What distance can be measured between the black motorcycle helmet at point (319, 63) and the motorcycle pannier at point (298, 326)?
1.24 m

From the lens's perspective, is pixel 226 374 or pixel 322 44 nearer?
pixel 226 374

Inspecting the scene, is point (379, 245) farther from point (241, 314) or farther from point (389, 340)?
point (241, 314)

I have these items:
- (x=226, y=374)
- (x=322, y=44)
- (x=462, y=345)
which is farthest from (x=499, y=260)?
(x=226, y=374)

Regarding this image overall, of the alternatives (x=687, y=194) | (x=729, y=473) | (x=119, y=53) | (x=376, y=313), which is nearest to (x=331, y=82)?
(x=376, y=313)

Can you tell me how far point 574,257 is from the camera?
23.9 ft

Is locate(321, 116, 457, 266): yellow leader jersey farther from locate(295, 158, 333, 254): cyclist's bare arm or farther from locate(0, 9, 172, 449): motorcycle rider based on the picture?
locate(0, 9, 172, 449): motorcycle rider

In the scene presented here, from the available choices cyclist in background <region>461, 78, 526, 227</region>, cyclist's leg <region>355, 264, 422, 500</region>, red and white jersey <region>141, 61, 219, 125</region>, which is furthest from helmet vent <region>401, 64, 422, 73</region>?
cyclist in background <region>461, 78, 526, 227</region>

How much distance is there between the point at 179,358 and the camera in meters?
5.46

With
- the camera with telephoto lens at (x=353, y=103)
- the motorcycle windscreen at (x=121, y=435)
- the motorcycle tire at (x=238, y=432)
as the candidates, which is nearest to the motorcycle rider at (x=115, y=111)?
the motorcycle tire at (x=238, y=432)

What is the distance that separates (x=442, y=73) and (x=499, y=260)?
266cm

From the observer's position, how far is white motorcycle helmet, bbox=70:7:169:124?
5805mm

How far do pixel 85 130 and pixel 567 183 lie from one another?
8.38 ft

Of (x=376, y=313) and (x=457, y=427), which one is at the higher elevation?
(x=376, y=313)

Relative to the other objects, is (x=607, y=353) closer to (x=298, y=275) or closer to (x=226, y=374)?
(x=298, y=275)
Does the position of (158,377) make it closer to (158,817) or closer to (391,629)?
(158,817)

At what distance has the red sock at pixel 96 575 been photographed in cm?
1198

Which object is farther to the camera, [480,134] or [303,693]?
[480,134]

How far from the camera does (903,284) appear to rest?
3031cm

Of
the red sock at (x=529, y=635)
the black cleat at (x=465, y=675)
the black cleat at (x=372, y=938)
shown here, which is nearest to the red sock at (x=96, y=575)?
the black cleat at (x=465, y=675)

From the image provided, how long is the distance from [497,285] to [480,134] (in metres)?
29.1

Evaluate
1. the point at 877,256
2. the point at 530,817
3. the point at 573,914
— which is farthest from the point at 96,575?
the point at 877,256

-=-=-=-=-

### Exercise:
Copy the material above, line for line.

### Finished answer:
What distance can be measured between the black motorcycle helmet at point (319, 63) and the motorcycle pannier at point (298, 326)?
1.24 m

From the lens's perspective, is pixel 226 374 or pixel 322 44 nearer?
pixel 226 374

Inspecting the scene, is point (379, 245) farther from point (241, 314) or farther from point (389, 340)?
point (241, 314)

I have these items:
- (x=226, y=374)
- (x=322, y=44)
- (x=462, y=345)
which is farthest from (x=499, y=260)?
(x=226, y=374)

Regarding this image overall, of the alternatives (x=687, y=194) | (x=729, y=473) | (x=119, y=53) | (x=376, y=313), which is nearest to (x=331, y=82)?
(x=376, y=313)

Can you tell me how far point 574,257 is from the camera?
23.9 ft

Is locate(321, 116, 457, 266): yellow leader jersey farther from locate(295, 158, 333, 254): cyclist's bare arm or farther from locate(0, 9, 172, 449): motorcycle rider based on the picture?
locate(0, 9, 172, 449): motorcycle rider

In the scene presented here, from the available choices cyclist in background <region>461, 78, 526, 227</region>, cyclist's leg <region>355, 264, 422, 500</region>, red and white jersey <region>141, 61, 219, 125</region>, which is furthest from helmet vent <region>401, 64, 422, 73</region>?
cyclist in background <region>461, 78, 526, 227</region>

How much distance is there between the point at 179,358 and the camera in meters?
5.46

With
- the camera with telephoto lens at (x=353, y=103)
- the motorcycle windscreen at (x=121, y=435)
- the motorcycle tire at (x=238, y=432)
as the candidates, which is nearest to the motorcycle rider at (x=115, y=111)?
the motorcycle tire at (x=238, y=432)

What is the distance that separates (x=442, y=73) and (x=499, y=260)?
266cm

From the observer's position, how far is white motorcycle helmet, bbox=70:7:169:124?
5805mm

How far do pixel 85 130 and pixel 567 183 lie from one another?
8.38 ft

Of (x=376, y=313) and (x=457, y=427), which one is at the higher elevation?
(x=376, y=313)

Relative to the other objects, is (x=607, y=353) closer to (x=298, y=275) or closer to (x=226, y=374)?
(x=298, y=275)
Does the position of (158,377) make it closer to (158,817) or closer to (391,629)?
(158,817)

At what distance has the red sock at pixel 96 575 been photographed in cm?
1198

Which object is farther to the camera, [480,134] or [303,693]?
[480,134]

How far from the camera does (903,284) appear to rest?
3031cm

Of
the red sock at (x=529, y=635)
the black cleat at (x=465, y=675)
the black cleat at (x=372, y=938)
shown here, which is nearest to the red sock at (x=96, y=575)?
the black cleat at (x=465, y=675)

From the image provided, how long is the distance from [497,285] to [480,134] (in metres)?
29.1

Evaluate
1. the point at 877,256
2. the point at 530,817
3. the point at 573,914
— which is farthest from the point at 96,575?
the point at 877,256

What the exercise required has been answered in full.